What you are asked to do>
Below are records; from the line containing "Symbolical Head Showing The Natural Tapestry" through the very last line, output each line exactly. No pictures.

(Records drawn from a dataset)
┌──
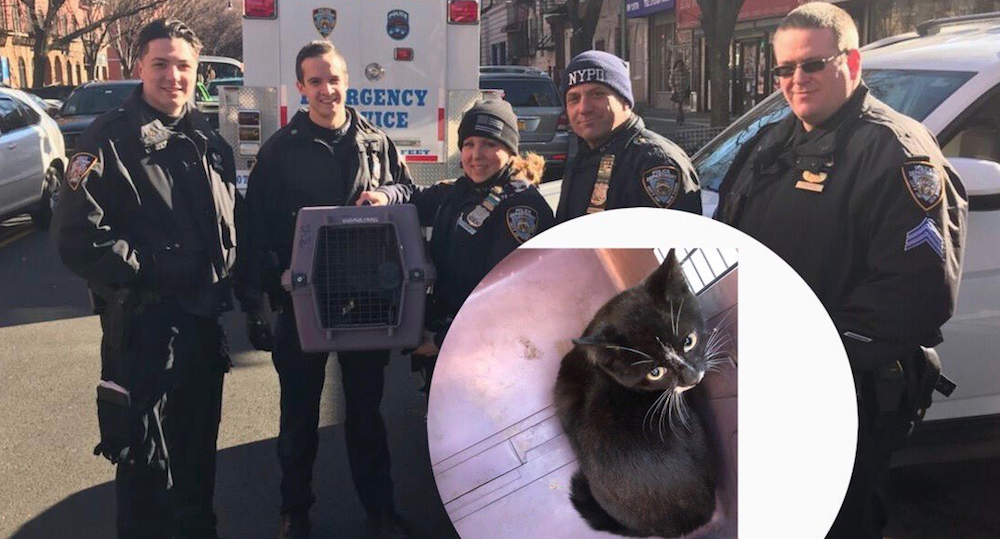 Kitten rescued from under car by cops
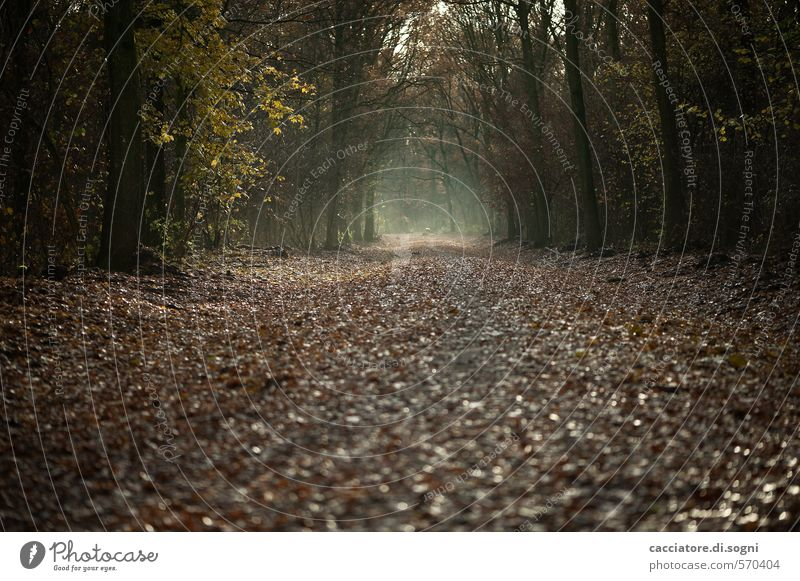 Straight ahead and through Nature Autumn Forest Lanes & trails Threat Dark Creepy Brown Black Calm Modest Humble Sadness Longing Wanderlust Disappointment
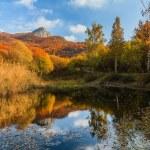 Autumn park with lake — Stock Photo #34288337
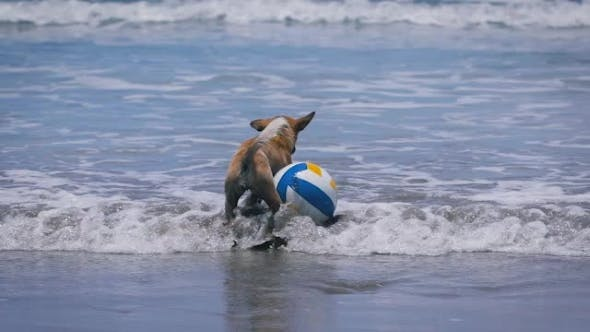 Thumbnail for Dog Brown Color of the Water. On the Beach in Ocean Volleyball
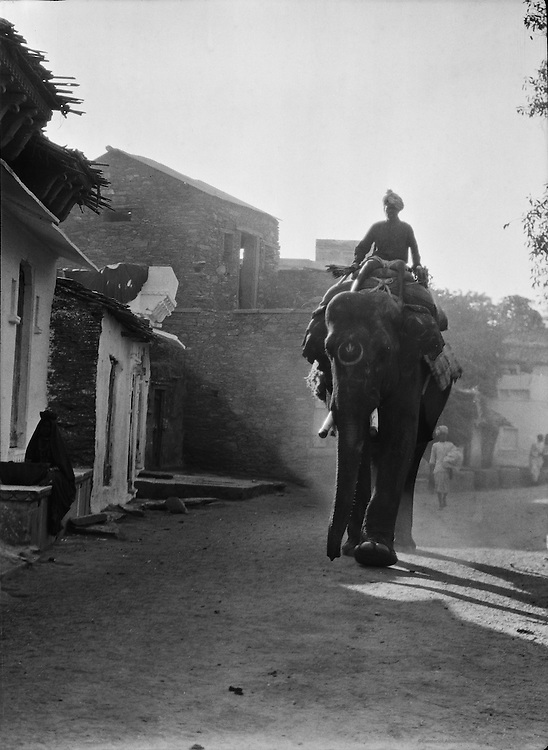 Elephants in the Street, Udaipur, India, 1929
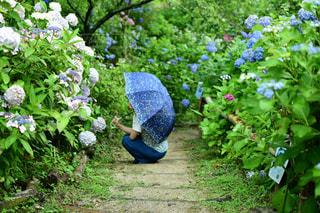 紫陽花の雨の写真・画像素材[2200695]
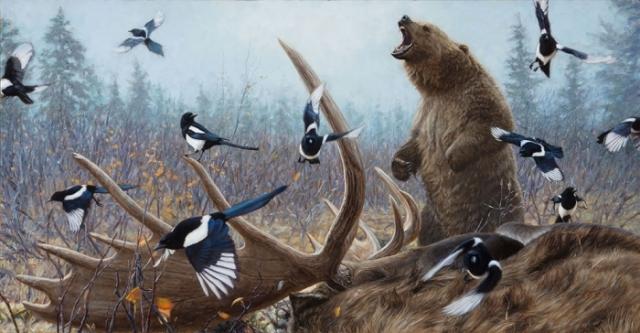 Медведь и сороки. Автор: John Banovich.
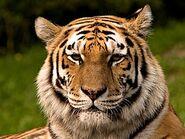 280px-Siberischer tiger de edit02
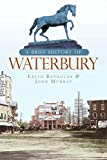 A Brief History of Waterbury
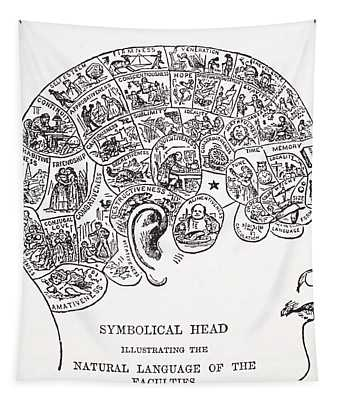 Symbolical Head Showing The Natural Tapestry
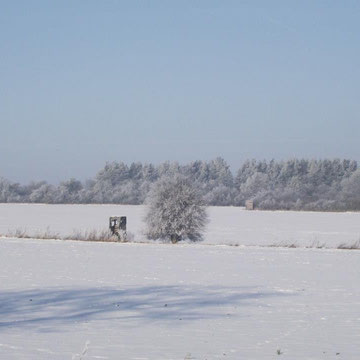 Die herrliche Winterlandschaft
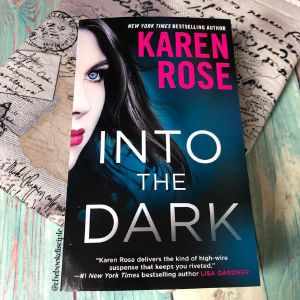Into the Dark by Karen Rose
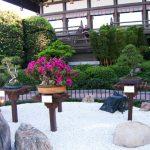 JAPAN'S BONSAI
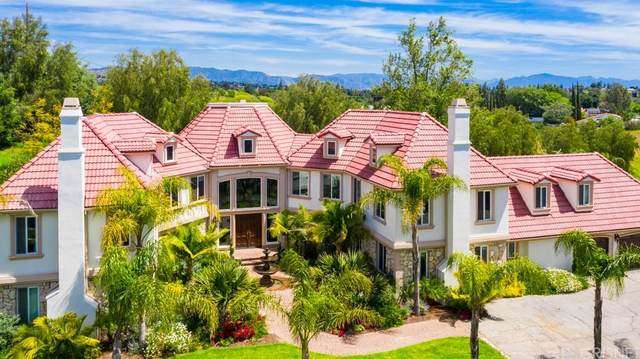 10650 Oakdale Avenue, Chatsworth, CA 91311 (#SR21222694) :: The M&M Team Realty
└──
Exercise response>
 Symbolical Head Showing The Natural Tapestry
 Die herrliche Winterlandschaft
Into the Dark by Karen Rose
 JAPAN'S BONSAI
 10650 Oakdale Avenue, Chatsworth, CA 91311 (#SR21222694) :: The M&M Team Realty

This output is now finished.